**TUGAS TERTULIS 1**: Menurut teks Sahabat dan Kegagalan, pada tahun berapa sahabat itu menghadiri resepsi pernikahan narator?
**TUGAS TERTULIS 2**: Ketik ulang sepotong teks Sahabat dan Kegagalan tanpa perubahan, dimulai pada bagian yang memuat "Elka, apa kabar?" dan berhenti sesudah "balik menanyakan kabarnya.".

Selasa, 08 Maret 2011

Sahabat dan Kegagalan

Oleh: Elka Ferani

Elka, apa kabar? Aku mau buka usaha,  jual es dan makanan kecil. Kira-kira makanan apa yang enak dan nggak cepat basi?

Demikian bunyi SMS dari salah seorang sahabatku di seberang pulau. Aku mengerutkan kening, membaca kembali SMS tersebut, sembari menebak-nebak. Apakah …, apakah…, dia jadi …?

Tak ingin kubiarkan pikiranku terus dipenuhi tanda tanya. Segera kubalas SMS-nya dengan mengabarkan kondisiku, kemudian balik menanyakan kabarnya.


Baik. Proses cerai juga sudah hampir selesai …

Deg! Benar dugaanku! Innalillaahi

Bukan satu-dua kali aku pernah mendengar berita tentang perceraian. Sering sekali. Dan tak ada rasa apa pun. Namun jika perceraian itu menimpa sahabat sendiri, ternyata rasanya sungguh berbeda. Antara percaya dan tidak. Dan tentu saja, ikut sedih dan prihatin. Apalagi, baru sekitar delapan bulan sebelumnya sahabatku itu datang ke kotaku bersama suaminya dalam rangka berlibur. Hanya berdua saja. Karena dua tahun menikah, mereka tak jua dikaruniai momongan. Tapi kulihat mereka terlihat mesra, seakan tak ada masalah apa pun.

“Ada kista di rahimku,” katanya. “Aku gemukan, ya? Gara-gara suntik hormon, nih!” lanjutnya ceria sambil menjawil-jawil pipi putri kecilku, Aira. Suaminya, lelaki yang terlihat sangat penyabar itu, ikut tersenyum-senyum di sampingnya.

Waktu itu, bertahun-tahun sudah aku tak bersua dengannya. Perjumpaan terakhir terjadi saat ia menghadiri resepsi pernikahanku di tahun 2005. Lalu, lama aku tak mendengar kabar tentangnya. Hingga suatu hari, dari seorang sahabatku yang lain, aku mendengar dia akan menikah. Kukirim SMS ucapan selamat kepadanya, sambil sedikit protes, “nikah kok gak ngundang-ngundang atau minimal kasih kabar?”

“Cuma kecil-kecilan saja kok acaranya, nggak dirayakan,” balasnya singkat.

**SEGMEN DATA**:

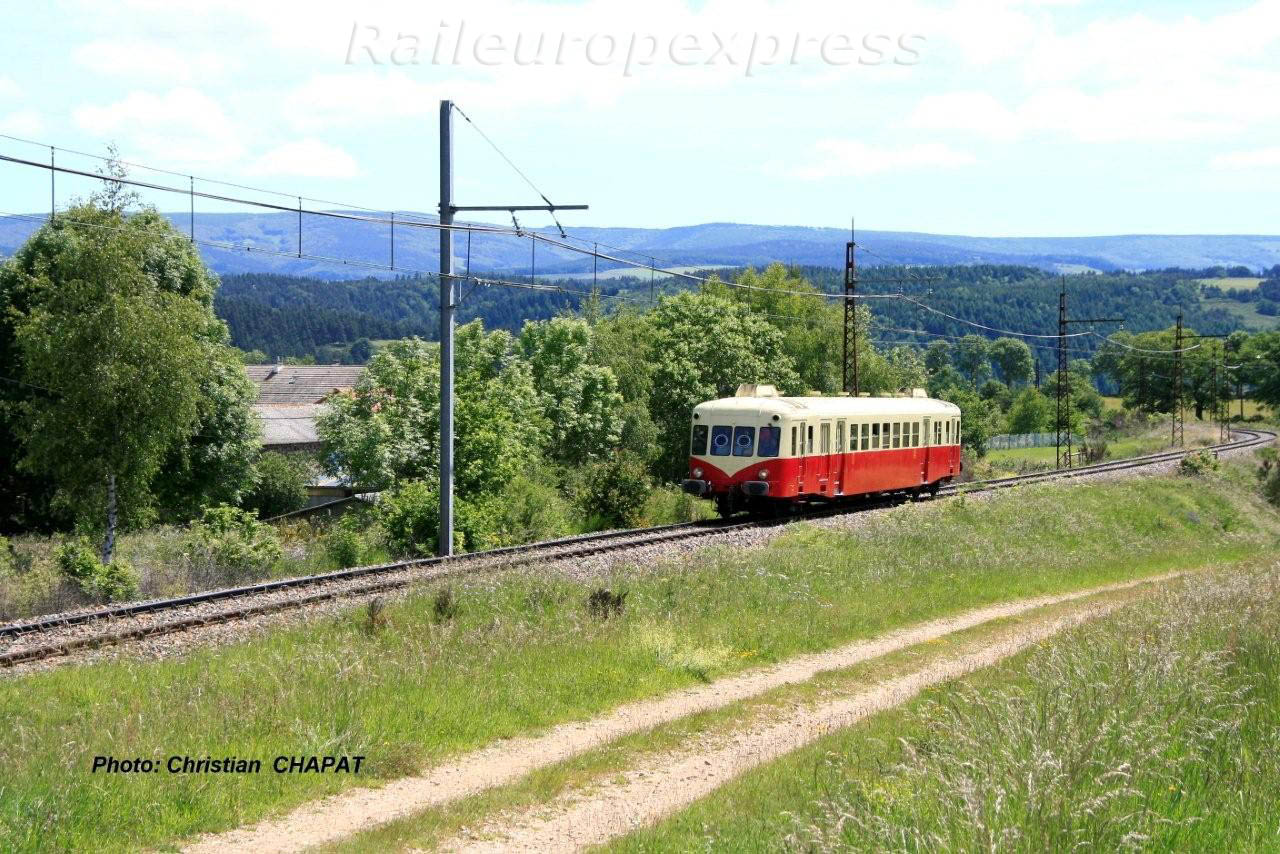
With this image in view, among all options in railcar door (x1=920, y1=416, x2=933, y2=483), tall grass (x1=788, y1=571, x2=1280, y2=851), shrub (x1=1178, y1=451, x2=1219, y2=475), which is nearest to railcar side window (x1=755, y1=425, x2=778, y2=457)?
railcar door (x1=920, y1=416, x2=933, y2=483)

**JAWABAN LATIHAN 1**: Tahun 2005.

**JAWABAN LATIHAN 2**:
Elka, apa kabar? Aku mau buka usaha,  jual es dan makanan kecil. Kira-kira makanan apa yang enak dan nggak cepat basi?

Demikian bunyi SMS dari salah seorang sahabatku di seberang pulau. Aku mengerutkan kening, membaca kembali SMS tersebut, sembari menebak-nebak. Apakah …, apakah…, dia jadi …?

Tak ingin kubiarkan pikiranku terus dipenuhi tanda tanya. Segera kubalas SMS-nya dengan mengabarkan kondisiku, kemudian balik menanyakan kabarnya.